After noticing that the current benchmarking infrastructure produces some inconsistencies when executing multi-threaded benchmarks, I have implemented a new benchmarking library for the derby. You can use this library now for benchmarking.
Don't worry, the implementation decisions that you arrived at using the current (old) benchmarking infrastructure are still valid. I have only noticed inconsistencies when running multiple threads in the current system.
You can continue to use the current (old) library (lib6035.a) but note that it has problems with multi-threaded benchmarks.
The new library is named libderby.a and is located in /u/mgordon/6035/lib64. The new library interface is similar to the old interface. There are two calls:
start_caliper()and
end_caliper(). Wrap these around the code you would like to benchmark. The only difference from the old library is that the code will not be benchmarked without a caliper defined.

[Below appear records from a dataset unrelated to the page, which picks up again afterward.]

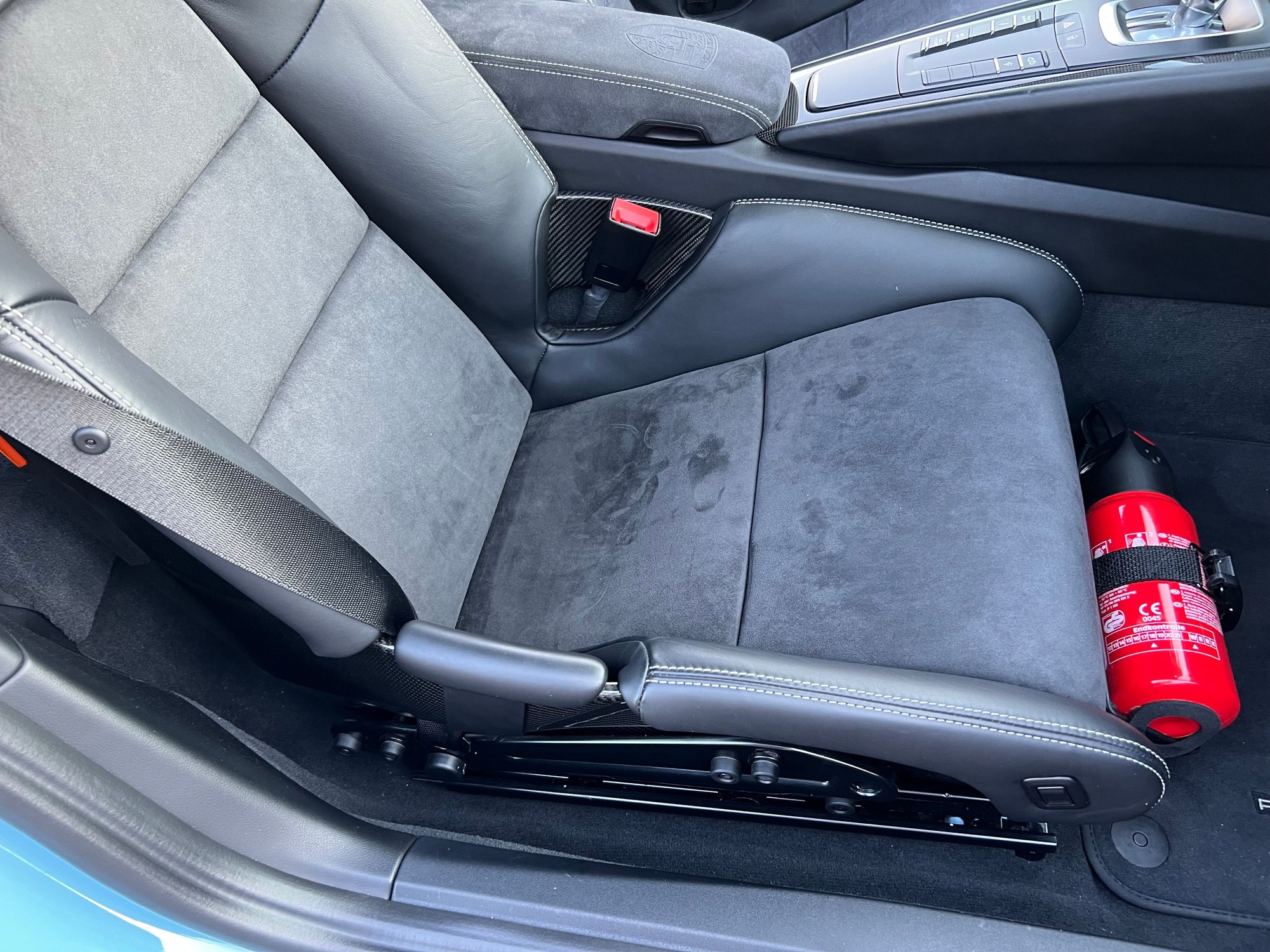 2018 Porsche GT3 - 2018 991.2 GT3 Gulf Blue/Orange PTS 14Kmiles, LWB, Lift, Loaded $196k msrp, full ppf, - Used - Bedford, NH 3110, United States
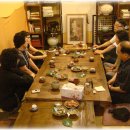 다연회 7월 다회후기-청차와 어우러진 한 여름 밤의 다회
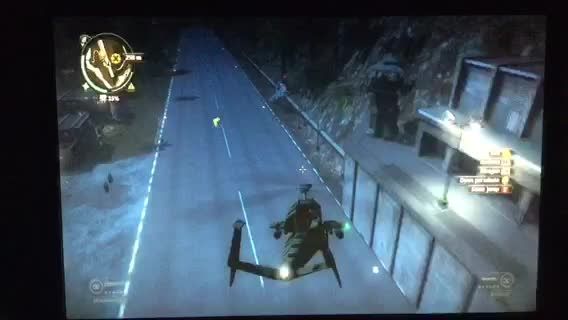 (Just Cause 2 (Episode 1
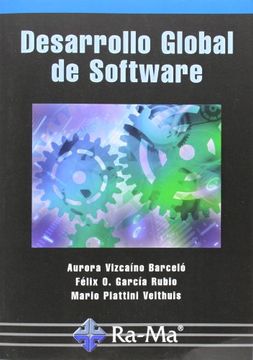 portada Desarrollo Global de Software (in Spanish)
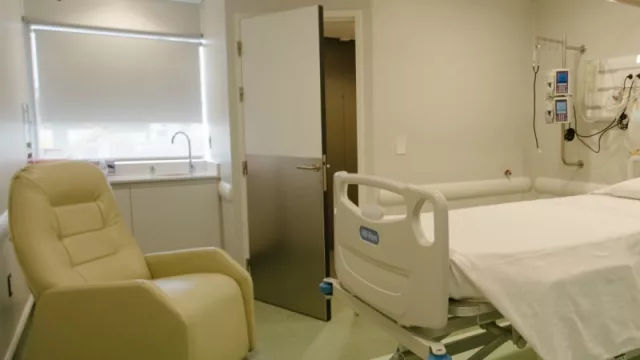 Sanatorio Mautone inaugura nueva sala de CTI y laboratorio clínico de US$ 2 millones (y se prepara para nuevo CTI de niños)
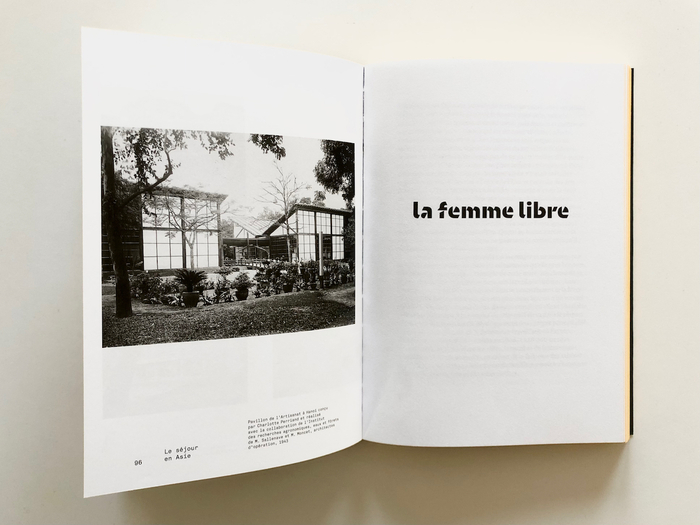 Charlotte Perriand by Laure Adler (Gallimard) 4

As before you can place them in a callout in your decaf source code.
Using the new library, the assemble command is simpler, for example:
gcc4 emboss.s -pthread -lderby -L/u/mgordon/6035/lib64 -o emboss
No need for that papi library from before. When you execute your code (assuming that you have added a call to start_caliper() and end_caliper()), a brief message will print out, for example:
$ emboss
Timer: 276864 usecs
$
This tells you how many usecs (microseconds) it took for the code wrapped in the timer to execute. We will use this library during the derby to determine the ranking. The calls to start_caliper and end_caliper will be in the derby program when it is distributed on Monday.
Sorry about this change so late in the game, but it should not be too much of a hassle to switch to the new library if your are harnessing data parallelism. I just want to make sure that the derby results are as accurate as possible.